Time: 1:00 - 2:00pm Venue: ArtsTwo 2.17
‘Beyond the Offline’: Social Media and the Social Meaning of Variation in East London
Recent sociolinguistic analyses have emphasised that a diversification of tools is needed to isolate the social meaning of variation (e.g., Campbell-Kibler, 2011; Drager, 2016). Yet to date, few studies have considered digital data in analyses of offline patterns of variation. Given that the current era is often described as a period of ‘digital culture’ (Gere, 2002), it seems necessary for variationist sociolinguistics to take stock of both the ‘offline’ and the ‘online’ practices of speakers to fully understand the implications of media for linguistic differentiation and its social meaning.
Taking this empirical gap as a point of departure, this thesis presents a ‘blended ethnography’ of a youth group that I refer to as ‘Lakeside’ based in a working-class neighbourhood in East London. Data were gathered over the course of a 12-month offline and online blended ethnography, resulting in a database comprising 40 hours of recordings (self-recordings and interviews) from 25 adolescents (aged 11-17) and over 850 social media posts (Snapchat Stories and Instagram posts) from a subset of participants and relevant entertainment channels.

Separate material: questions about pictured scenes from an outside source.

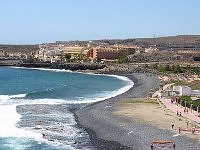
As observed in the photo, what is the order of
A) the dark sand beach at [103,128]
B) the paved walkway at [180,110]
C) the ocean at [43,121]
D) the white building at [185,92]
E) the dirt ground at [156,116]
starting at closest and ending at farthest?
1. the dark sand beach at [103,128]
2. the ocean at [43,121]
3. the dirt ground at [156,116]
4. the paved walkway at [180,110]
5. the white building at [185,92]

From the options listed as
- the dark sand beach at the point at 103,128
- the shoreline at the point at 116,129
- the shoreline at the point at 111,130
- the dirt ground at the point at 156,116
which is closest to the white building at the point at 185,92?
the dirt ground at the point at 156,116

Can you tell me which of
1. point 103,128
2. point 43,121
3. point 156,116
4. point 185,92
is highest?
point 185,92

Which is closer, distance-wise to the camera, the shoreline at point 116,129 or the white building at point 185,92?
the shoreline at point 116,129

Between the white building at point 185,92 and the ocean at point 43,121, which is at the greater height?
the white building at point 185,92

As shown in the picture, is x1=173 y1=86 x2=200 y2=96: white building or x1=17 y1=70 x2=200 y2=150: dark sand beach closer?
x1=17 y1=70 x2=200 y2=150: dark sand beach

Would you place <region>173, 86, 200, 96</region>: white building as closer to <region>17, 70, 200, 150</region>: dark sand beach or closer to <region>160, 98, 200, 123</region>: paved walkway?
<region>160, 98, 200, 123</region>: paved walkway

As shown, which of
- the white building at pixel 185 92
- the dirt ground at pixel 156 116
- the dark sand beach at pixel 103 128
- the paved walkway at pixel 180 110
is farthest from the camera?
the white building at pixel 185 92

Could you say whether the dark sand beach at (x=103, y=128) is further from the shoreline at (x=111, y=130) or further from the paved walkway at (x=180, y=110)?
the paved walkway at (x=180, y=110)

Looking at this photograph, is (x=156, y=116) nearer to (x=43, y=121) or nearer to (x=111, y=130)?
(x=111, y=130)

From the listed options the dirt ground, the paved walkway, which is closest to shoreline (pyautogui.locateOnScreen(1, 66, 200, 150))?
the dirt ground

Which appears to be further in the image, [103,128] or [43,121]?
[43,121]

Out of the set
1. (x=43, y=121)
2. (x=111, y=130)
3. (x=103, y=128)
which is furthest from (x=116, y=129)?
(x=43, y=121)

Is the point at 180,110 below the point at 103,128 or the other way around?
the other way around

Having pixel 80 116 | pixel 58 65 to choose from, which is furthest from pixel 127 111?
pixel 58 65
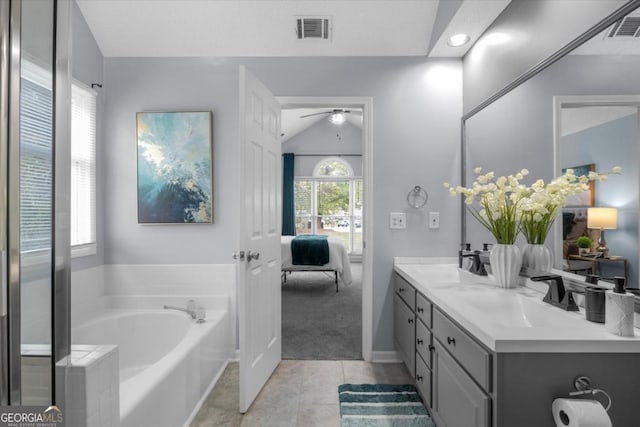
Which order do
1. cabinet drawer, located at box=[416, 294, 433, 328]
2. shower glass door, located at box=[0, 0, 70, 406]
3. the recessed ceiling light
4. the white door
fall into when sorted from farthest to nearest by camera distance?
1. the recessed ceiling light
2. the white door
3. cabinet drawer, located at box=[416, 294, 433, 328]
4. shower glass door, located at box=[0, 0, 70, 406]

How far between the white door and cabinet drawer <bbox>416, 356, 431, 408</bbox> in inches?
40.5

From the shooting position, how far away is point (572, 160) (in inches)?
57.2

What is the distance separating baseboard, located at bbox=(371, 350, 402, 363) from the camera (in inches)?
103

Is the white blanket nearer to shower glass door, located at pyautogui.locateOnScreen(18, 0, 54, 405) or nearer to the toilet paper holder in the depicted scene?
the toilet paper holder

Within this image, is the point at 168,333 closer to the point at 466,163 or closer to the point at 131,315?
the point at 131,315

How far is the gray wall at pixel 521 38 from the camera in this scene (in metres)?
1.41

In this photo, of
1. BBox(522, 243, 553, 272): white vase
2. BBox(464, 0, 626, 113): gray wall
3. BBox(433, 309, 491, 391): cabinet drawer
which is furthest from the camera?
BBox(522, 243, 553, 272): white vase

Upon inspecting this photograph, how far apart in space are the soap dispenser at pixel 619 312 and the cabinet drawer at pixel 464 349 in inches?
16.1

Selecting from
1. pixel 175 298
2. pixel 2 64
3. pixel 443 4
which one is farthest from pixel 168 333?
pixel 443 4

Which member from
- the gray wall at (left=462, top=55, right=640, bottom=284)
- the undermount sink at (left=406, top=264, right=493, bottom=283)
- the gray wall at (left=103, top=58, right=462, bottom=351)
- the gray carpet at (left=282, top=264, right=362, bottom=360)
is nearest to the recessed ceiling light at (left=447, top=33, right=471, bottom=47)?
the gray wall at (left=103, top=58, right=462, bottom=351)

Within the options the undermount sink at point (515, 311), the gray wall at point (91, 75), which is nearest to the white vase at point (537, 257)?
the undermount sink at point (515, 311)

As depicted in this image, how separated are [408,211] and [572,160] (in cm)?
129

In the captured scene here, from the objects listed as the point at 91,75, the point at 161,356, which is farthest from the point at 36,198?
the point at 91,75

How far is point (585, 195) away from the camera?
54.3 inches
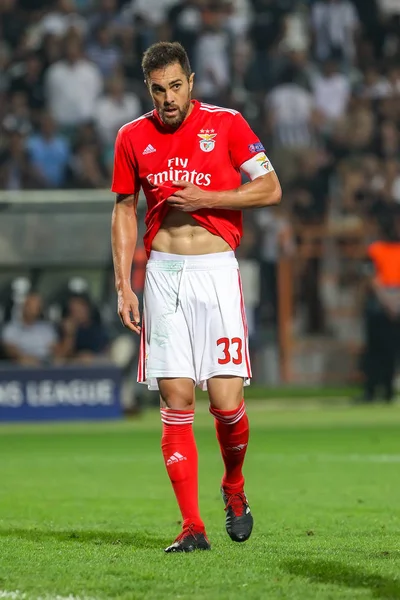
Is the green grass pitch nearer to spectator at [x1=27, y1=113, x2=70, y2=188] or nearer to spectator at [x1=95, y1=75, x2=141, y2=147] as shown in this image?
spectator at [x1=27, y1=113, x2=70, y2=188]

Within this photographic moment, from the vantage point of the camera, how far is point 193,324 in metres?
6.32

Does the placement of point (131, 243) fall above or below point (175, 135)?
below

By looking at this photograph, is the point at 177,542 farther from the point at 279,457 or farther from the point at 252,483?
the point at 279,457

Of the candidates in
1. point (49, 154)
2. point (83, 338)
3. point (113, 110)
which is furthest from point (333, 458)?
point (113, 110)

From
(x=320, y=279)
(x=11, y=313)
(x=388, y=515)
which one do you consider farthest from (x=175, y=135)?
(x=320, y=279)

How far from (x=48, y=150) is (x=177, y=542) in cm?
1570

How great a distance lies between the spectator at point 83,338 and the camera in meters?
17.3

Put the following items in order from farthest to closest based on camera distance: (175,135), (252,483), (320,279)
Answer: (320,279) → (252,483) → (175,135)

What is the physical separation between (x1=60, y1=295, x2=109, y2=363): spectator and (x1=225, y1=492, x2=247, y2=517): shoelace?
35.4ft

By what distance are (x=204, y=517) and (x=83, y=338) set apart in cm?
986

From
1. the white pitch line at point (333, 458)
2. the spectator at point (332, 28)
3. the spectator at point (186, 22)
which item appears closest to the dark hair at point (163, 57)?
the white pitch line at point (333, 458)

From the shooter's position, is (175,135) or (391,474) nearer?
(175,135)

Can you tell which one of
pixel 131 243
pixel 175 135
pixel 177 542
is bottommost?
pixel 177 542

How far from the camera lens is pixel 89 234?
1852 centimetres
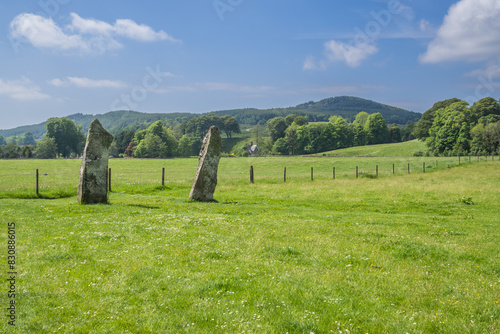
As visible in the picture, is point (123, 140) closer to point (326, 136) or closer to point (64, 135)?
point (64, 135)

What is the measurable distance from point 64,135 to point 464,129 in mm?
130408

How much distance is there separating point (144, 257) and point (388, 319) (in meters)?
6.35

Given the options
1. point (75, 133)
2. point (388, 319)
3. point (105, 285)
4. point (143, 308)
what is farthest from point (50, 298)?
point (75, 133)

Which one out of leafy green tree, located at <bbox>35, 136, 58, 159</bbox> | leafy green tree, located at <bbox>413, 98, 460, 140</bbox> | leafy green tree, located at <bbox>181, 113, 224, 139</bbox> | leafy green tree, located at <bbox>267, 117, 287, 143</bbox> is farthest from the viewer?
leafy green tree, located at <bbox>181, 113, 224, 139</bbox>

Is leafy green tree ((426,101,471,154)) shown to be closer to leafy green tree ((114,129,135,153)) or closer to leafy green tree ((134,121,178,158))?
leafy green tree ((134,121,178,158))

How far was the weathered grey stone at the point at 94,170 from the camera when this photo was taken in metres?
20.0

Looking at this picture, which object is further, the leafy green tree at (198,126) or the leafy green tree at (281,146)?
the leafy green tree at (198,126)

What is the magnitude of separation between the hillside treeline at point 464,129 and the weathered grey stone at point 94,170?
281 feet

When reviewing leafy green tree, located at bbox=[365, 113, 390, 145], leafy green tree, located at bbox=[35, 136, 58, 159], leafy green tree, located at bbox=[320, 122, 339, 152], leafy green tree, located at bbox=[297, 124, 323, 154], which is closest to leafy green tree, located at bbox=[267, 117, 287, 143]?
leafy green tree, located at bbox=[297, 124, 323, 154]

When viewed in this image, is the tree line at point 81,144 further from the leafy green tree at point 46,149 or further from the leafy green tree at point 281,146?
the leafy green tree at point 281,146

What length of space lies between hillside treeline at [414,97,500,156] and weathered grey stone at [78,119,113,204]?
85.5 m

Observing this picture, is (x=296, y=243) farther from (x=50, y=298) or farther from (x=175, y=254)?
(x=50, y=298)

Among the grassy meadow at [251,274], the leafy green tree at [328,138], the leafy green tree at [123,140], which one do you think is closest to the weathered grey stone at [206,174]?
the grassy meadow at [251,274]

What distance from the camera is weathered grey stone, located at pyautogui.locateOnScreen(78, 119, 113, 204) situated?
1997 centimetres
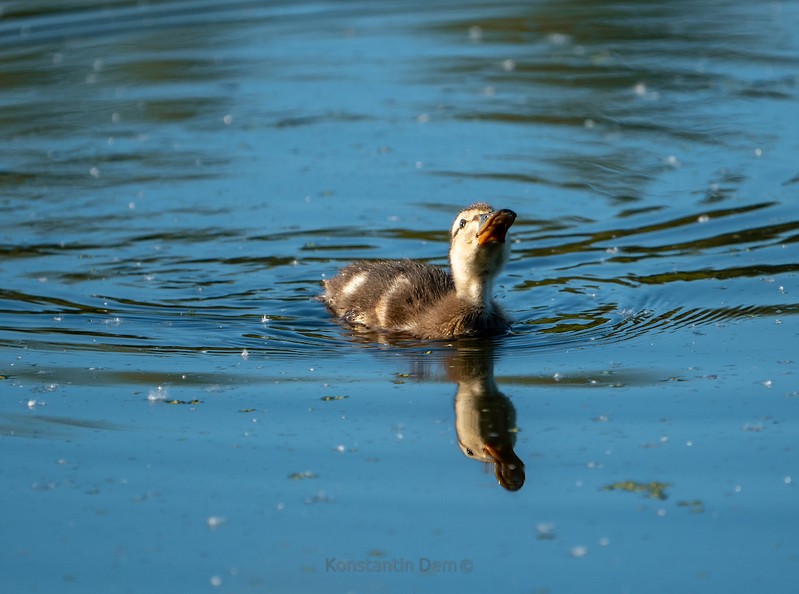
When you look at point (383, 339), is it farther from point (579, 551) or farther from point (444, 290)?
point (579, 551)

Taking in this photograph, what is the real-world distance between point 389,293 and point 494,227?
1.05m

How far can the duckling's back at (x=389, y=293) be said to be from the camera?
8.24 meters

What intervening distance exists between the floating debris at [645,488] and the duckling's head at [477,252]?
241 centimetres

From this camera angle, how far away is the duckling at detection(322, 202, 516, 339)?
308 inches

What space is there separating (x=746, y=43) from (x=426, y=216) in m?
7.09

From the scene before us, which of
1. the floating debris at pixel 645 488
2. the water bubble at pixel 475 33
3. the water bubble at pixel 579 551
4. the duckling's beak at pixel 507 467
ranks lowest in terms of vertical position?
the water bubble at pixel 579 551

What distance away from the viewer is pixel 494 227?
299 inches

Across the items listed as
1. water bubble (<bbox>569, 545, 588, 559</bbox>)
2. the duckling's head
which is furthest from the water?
the duckling's head

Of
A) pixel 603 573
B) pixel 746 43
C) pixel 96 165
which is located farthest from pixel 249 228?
pixel 746 43

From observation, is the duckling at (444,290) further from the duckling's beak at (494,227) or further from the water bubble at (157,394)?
the water bubble at (157,394)

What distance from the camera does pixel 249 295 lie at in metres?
9.05

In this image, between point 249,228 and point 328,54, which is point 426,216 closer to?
point 249,228

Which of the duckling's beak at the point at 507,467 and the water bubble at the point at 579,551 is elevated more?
the duckling's beak at the point at 507,467

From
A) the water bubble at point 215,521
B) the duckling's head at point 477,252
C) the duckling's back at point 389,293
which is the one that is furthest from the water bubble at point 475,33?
the water bubble at point 215,521
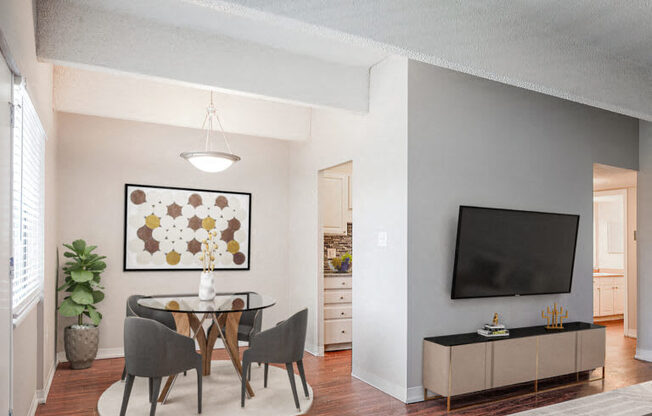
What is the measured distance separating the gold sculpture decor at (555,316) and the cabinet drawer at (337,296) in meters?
2.10

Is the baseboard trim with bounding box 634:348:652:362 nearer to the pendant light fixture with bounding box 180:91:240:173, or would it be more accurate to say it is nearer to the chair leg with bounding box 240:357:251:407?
the chair leg with bounding box 240:357:251:407

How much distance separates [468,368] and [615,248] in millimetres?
6435

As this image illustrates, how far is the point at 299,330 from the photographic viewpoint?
3699 millimetres

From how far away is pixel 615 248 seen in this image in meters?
8.73

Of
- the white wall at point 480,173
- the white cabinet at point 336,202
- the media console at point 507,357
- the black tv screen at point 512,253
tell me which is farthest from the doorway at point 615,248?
the white cabinet at point 336,202

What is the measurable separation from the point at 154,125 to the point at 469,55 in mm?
3798

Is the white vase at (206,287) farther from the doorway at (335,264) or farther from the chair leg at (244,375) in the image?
the doorway at (335,264)

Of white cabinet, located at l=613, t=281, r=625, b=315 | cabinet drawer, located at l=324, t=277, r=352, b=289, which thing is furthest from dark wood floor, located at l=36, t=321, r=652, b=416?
white cabinet, located at l=613, t=281, r=625, b=315

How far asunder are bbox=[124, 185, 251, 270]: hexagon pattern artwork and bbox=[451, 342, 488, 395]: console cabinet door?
297 cm

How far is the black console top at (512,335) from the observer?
3863 mm

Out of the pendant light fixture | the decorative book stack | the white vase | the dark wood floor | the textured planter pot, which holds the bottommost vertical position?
the dark wood floor

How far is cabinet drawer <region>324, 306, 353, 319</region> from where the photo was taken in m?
5.52

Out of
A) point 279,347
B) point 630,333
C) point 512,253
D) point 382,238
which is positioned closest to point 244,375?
point 279,347

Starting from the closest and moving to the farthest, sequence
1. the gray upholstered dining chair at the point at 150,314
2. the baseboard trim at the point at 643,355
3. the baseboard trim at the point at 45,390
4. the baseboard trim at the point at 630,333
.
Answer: the baseboard trim at the point at 45,390 < the gray upholstered dining chair at the point at 150,314 < the baseboard trim at the point at 643,355 < the baseboard trim at the point at 630,333
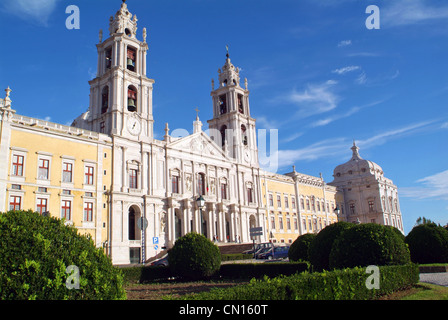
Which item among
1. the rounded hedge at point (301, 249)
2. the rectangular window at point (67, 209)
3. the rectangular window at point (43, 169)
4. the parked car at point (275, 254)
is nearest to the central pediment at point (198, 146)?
the rectangular window at point (67, 209)

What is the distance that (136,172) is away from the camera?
128 ft

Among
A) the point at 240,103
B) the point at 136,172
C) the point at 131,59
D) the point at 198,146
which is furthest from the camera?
the point at 240,103

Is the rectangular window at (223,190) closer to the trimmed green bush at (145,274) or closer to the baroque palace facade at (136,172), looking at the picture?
the baroque palace facade at (136,172)

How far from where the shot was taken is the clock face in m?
39.2

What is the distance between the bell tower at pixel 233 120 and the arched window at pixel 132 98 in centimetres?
1579

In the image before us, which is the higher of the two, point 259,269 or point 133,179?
point 133,179

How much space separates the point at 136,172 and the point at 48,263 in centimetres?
3186

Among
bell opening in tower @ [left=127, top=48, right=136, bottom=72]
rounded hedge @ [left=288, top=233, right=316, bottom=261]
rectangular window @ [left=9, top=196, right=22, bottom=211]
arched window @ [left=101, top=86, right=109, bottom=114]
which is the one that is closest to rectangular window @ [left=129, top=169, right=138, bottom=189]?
arched window @ [left=101, top=86, right=109, bottom=114]

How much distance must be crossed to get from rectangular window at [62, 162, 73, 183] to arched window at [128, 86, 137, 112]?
10349mm

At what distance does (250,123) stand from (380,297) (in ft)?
150

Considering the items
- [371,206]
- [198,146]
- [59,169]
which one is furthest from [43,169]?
[371,206]

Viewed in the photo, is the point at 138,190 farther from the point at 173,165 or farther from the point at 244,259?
the point at 244,259

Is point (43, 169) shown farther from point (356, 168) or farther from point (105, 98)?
point (356, 168)

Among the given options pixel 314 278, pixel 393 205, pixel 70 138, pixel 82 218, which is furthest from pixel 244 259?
pixel 393 205
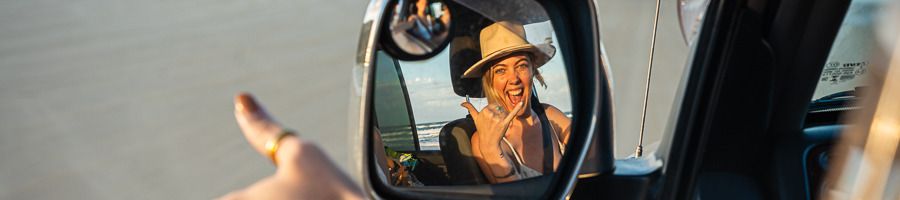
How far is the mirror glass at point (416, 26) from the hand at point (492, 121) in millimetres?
452

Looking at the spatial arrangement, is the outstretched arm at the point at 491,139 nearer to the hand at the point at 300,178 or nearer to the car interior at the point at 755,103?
the car interior at the point at 755,103

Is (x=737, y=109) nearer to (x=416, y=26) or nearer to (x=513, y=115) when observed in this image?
(x=513, y=115)

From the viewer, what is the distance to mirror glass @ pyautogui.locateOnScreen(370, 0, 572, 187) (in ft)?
5.42

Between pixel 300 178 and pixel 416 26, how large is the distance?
0.46 m

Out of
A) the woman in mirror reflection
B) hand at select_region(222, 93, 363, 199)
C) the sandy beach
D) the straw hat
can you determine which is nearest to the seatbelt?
the woman in mirror reflection

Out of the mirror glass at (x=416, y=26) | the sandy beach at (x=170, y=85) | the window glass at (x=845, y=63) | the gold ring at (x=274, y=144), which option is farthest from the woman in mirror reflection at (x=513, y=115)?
the sandy beach at (x=170, y=85)

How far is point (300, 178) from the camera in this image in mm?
774

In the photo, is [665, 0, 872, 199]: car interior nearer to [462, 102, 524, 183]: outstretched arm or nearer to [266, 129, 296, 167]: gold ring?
[462, 102, 524, 183]: outstretched arm

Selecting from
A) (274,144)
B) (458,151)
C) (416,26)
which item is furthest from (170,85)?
(274,144)

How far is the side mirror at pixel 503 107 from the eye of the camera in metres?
1.65

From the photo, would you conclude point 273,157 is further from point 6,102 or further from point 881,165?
point 6,102

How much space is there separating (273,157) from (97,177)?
4.76 metres

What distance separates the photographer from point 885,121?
74 cm

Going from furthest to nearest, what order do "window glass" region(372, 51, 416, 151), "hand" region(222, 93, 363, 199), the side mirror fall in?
the side mirror, "window glass" region(372, 51, 416, 151), "hand" region(222, 93, 363, 199)
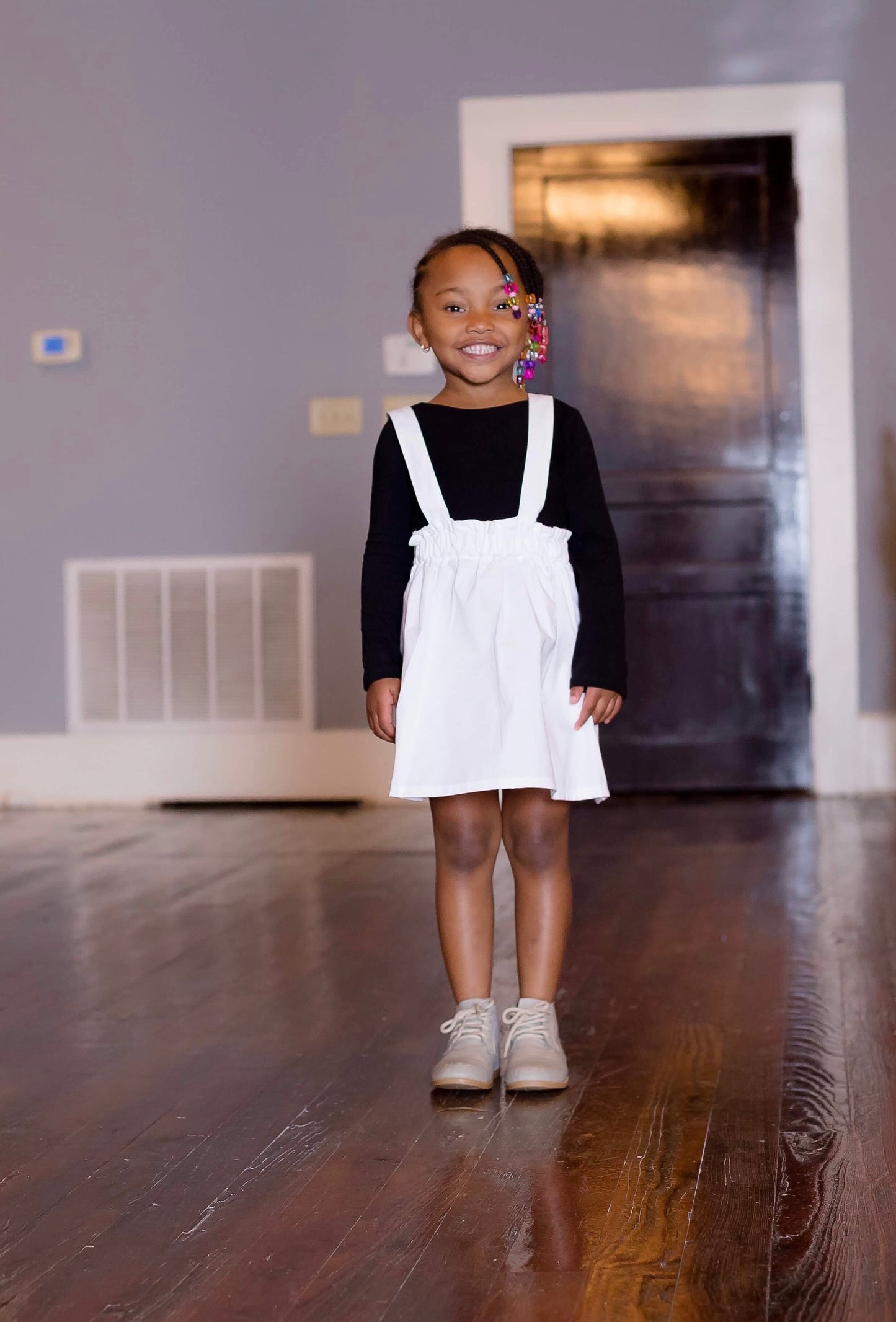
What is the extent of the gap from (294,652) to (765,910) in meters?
2.02

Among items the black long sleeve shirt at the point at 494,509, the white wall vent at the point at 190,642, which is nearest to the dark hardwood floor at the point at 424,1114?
the black long sleeve shirt at the point at 494,509

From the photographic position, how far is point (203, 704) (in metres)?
4.31

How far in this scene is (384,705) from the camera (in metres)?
1.67

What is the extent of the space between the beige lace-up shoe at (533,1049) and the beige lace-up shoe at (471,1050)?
0.7 inches

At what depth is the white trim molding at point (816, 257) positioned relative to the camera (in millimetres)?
4121

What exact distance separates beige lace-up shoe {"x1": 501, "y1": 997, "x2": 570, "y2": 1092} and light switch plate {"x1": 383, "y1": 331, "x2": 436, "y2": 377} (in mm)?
2750

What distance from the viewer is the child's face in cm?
166

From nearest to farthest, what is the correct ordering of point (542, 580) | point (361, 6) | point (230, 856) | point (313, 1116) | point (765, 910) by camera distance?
point (313, 1116)
point (542, 580)
point (765, 910)
point (230, 856)
point (361, 6)

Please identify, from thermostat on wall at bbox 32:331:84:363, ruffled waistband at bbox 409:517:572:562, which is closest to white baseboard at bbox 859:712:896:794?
thermostat on wall at bbox 32:331:84:363

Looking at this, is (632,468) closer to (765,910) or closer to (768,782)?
(768,782)

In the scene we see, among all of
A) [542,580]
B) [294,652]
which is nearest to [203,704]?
[294,652]

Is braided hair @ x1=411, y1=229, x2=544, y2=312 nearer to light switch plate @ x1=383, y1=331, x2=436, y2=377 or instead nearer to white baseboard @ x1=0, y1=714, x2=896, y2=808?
light switch plate @ x1=383, y1=331, x2=436, y2=377

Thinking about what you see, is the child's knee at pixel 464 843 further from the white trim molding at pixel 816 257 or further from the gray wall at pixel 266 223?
the white trim molding at pixel 816 257

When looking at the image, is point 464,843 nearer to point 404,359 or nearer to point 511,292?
point 511,292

To examine patterns of sociolinguistic variation at Lakeside, variationist analyses were conducted on three features that represent distinct levels of the linguistic system: Phonological variation in the interdental fricatives (TH/DH-fronting and TH/DH-stopping); grammatical variation in the use of the man pronoun; and discourse-pragmatic variation in the use of an innovative attention signal 'ey’'Whilst previous variety-based accounts of linguistic variation in East London have shown the distribution of some of these features to be largely constrained by ‘macro-level’ factors such as ethnicity and homophily of friendship networks (e.g., MLE: Cheshire et al., 2011; Cheshire, 2013), this thesis presents a more style-oriented account of the variation observed. Using distributional, statistical and interactional analyses to examine the three variables, I show that the use of these features can be largely accounted for by the individuals’ membership of a specific CofP – in particular the self-defined ‘gully’ – an exclusively male group that is characterised by an orientation towards an ‘urban’ subculture.
Interpreting these patterns, I then turn to the social media data (Snapchat Stories and Instagram posts) to examine the social meaning of the variation. Specifically, I examine the relevance of posts that explicitly reference ethnic varieties of English (e.g., Jamaican English) and translocal practices that are indirectly associated with ethnicity (e.g., Grime music) in relation to the variable patterns at Lakeside. Finally, I conclude by discussing the local category of the ‘gully’ in relation to issues of race, social class and masculinity in East London.